The team has demonstrated the function of INSPECT using various examples of coding and non-coding RNA. They tracked the production of RNA for interleukin 2, a protein that is produced in larger quantities in response to infections. They have also achieved highly sensitive monitoring of the production of two lncRNAs and tracked changes in regulation during the investigation period.

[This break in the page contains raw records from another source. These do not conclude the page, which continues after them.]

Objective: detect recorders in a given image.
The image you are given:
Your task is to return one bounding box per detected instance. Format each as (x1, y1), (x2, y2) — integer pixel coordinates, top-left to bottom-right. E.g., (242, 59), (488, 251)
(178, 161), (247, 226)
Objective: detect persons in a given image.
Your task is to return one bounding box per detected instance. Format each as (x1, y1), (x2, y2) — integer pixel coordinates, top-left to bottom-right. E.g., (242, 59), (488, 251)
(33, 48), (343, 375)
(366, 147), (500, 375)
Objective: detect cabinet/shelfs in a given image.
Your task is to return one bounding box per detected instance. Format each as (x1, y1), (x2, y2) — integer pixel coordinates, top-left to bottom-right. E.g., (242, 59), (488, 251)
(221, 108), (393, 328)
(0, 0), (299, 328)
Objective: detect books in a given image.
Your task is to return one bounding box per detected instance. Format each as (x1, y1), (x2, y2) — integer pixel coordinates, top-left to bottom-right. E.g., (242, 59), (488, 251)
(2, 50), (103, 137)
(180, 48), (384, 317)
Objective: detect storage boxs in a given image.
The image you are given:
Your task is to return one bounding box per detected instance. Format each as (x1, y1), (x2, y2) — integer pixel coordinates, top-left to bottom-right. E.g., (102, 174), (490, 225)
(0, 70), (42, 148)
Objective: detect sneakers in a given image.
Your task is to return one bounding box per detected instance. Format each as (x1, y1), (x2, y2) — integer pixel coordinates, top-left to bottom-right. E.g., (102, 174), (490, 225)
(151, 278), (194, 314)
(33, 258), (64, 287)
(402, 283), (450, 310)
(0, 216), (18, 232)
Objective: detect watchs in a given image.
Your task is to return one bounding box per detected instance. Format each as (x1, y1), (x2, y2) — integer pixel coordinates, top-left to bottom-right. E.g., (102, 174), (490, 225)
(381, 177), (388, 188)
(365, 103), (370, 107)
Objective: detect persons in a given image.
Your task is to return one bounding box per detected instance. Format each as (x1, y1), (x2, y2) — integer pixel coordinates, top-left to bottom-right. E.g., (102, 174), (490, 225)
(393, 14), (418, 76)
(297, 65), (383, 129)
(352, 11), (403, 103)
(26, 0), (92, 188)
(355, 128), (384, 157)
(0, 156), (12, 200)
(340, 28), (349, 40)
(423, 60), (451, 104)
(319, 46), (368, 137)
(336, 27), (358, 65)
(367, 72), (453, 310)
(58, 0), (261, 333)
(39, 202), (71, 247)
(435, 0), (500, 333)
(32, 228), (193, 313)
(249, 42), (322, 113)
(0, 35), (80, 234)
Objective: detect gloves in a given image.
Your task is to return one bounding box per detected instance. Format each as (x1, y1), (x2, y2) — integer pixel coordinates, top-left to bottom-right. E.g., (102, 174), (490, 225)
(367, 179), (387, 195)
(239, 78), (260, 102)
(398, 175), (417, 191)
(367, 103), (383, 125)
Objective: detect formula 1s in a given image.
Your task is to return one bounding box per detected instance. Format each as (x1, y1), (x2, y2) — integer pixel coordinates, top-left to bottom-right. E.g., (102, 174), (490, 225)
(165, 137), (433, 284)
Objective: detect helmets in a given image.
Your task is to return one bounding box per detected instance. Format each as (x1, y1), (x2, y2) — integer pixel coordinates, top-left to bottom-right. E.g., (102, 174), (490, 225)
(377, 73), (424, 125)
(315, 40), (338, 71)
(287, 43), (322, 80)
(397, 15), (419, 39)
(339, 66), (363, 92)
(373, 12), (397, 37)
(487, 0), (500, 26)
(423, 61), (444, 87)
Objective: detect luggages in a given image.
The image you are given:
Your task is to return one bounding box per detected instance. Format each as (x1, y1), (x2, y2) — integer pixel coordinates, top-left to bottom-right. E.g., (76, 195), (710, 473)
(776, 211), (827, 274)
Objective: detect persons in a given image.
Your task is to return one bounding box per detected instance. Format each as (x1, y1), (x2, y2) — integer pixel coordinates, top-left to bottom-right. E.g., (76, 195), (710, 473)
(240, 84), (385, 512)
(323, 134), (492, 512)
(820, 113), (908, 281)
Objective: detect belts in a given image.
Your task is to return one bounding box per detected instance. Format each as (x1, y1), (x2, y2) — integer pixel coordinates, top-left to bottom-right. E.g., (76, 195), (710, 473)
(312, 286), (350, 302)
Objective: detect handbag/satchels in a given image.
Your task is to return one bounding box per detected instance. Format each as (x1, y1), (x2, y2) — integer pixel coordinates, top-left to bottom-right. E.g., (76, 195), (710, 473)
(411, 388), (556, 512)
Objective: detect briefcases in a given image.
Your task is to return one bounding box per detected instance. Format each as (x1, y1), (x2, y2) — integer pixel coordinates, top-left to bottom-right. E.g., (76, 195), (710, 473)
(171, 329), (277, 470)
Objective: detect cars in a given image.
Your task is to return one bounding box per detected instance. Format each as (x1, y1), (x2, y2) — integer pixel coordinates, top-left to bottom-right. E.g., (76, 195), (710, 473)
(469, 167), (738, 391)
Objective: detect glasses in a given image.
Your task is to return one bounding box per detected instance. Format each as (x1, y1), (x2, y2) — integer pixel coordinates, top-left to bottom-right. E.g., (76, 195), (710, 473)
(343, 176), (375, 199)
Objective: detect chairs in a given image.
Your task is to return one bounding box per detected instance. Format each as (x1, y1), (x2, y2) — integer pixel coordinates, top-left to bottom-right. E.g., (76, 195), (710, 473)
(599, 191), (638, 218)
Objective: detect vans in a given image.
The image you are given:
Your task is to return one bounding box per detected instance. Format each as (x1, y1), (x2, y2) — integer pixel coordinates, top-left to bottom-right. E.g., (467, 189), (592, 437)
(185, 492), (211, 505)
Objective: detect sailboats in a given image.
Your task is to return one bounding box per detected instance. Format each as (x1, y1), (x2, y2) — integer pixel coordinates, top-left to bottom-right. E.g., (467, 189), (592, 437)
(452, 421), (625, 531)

“INSPECT adds an important molecular biology tool to the biomedical toolbox. It makes it easier to study the role of certain non-coding RNA molecules in cell development and to explore how their regulation can be modulated, for example, to prevent them from turning into cancer cells,” says Prof. Westmeyer. “In combination with the minimally invasive reporter system EXSISERS, which we previously developed to study protein isoforms, it may be possible in the future to study an entire genetic regulation process from RNA processing to the production of specific protein variants in living cells.”
Publication:
Dong-Jiunn Jeffery Truong*, Niklas Armbrust*, Julian Geilenkeuser, Eva-Maria Lederer, Tobias Heinrich Santl, Maren Beyer, Sebastian Ittermann, Emily Steinmaßl, Mariya Dyka, Gerald Raffl, Teeradon Phlairaharn, Tobias Greisle, Milica Živanić, Markus Grosch, Micha Drukker, Gil Gregor Westmeyer: Intron-encoded cistronic transcripts for minimally-invasive monitoring of coding and non-coding RNAs, Nature Cell Biology (2022), DOI: https://doi.org/10.1038/s41556-022-00998-6 *contributed equally
Publication on the reporter system EXSISERS:
DJ.J. Truong, T. Phlairaharn, B. Eßwein , C. Gruber, D. Tümen, E. Baligács, N. Armbrust, F. L. Vaccaro, E.M. Lederer, E. M. Beck, J. Geilenkeuser, S. Göppert, L. Krumwiede, C. Grätz, G. Raffl, D. Schwarz, M. Zirngibl, M. Živanić, M. Beyer, J. D. Körner, T. Santl, V. Evsyukov, T. Strauß, S. C. Schwarz, G.U. Höglinger, P. Heutink, S. Doll, M. Conrad, F. Giesert, W. Wurst and G.G. Westmeyer: Non-invasive and high-throughput interrogation of exon-specific isoform expression. Nature Cell Biology 23, 652–663 (2021). DOI: https://doi.org/10.1038/s41556-021-00678-x
More information:
Prof. Gil Westmeyer is Principal Investigator at the Munich Institute of Biomedical Engineering (MIBE). MIBE is an Integrative Research Institute (IRI) within the Technical University of Munich (TUM) that fosters interdisciplinary cooperation and synergies between researchers from the broad field of Biomedical Engineering. At MIBE, researchers specializing in medicine, the natural sciences, and engineering join forces to develop new methods for preventing, diagnosing or treating diseases. The activities cover the entire development process – from the study of basic scientific principles through to their application in new medical devices, medicines and software. https://www.bioengineering.tum.de/en/
High resolution images:
https://mediatum.ub.tum.de/1691366
Contact:
Prof. Dr. Gil Gregor Westmeyer
Technical University of Munich
Professor of Neurobiological Engineering
Phone: +49 89 289 10953
gil.westmeyer@tum.de
The Technical University of Munich (TUM) is one of Europe’s leading research universities, with more than 600 professors, 50,000 students, and 11,000 academic and non-academic staff. Its focus areas are the engineering sciences, natural sciences, life sciences and medicine, combined with economic and social sciences. TUM acts as an entrepreneurial university that promotes talents and creates value for society. In that it profits from having strong partners in science and industry. It is represented worldwide with the TUM Asia campus in Singapore as well as offices in Beijing, Brussels, Mumbai, San Francisco, and São Paulo. Nobel Prize winners and inventors such as Rudolf Diesel, Carl von Linde, and Rudolf Mößbauer have done research at TUM. In 2006, 2012, and 2019 it won recognition as a German "Excellence University." In international rankings, TUM regularly places among the best universities in Germany.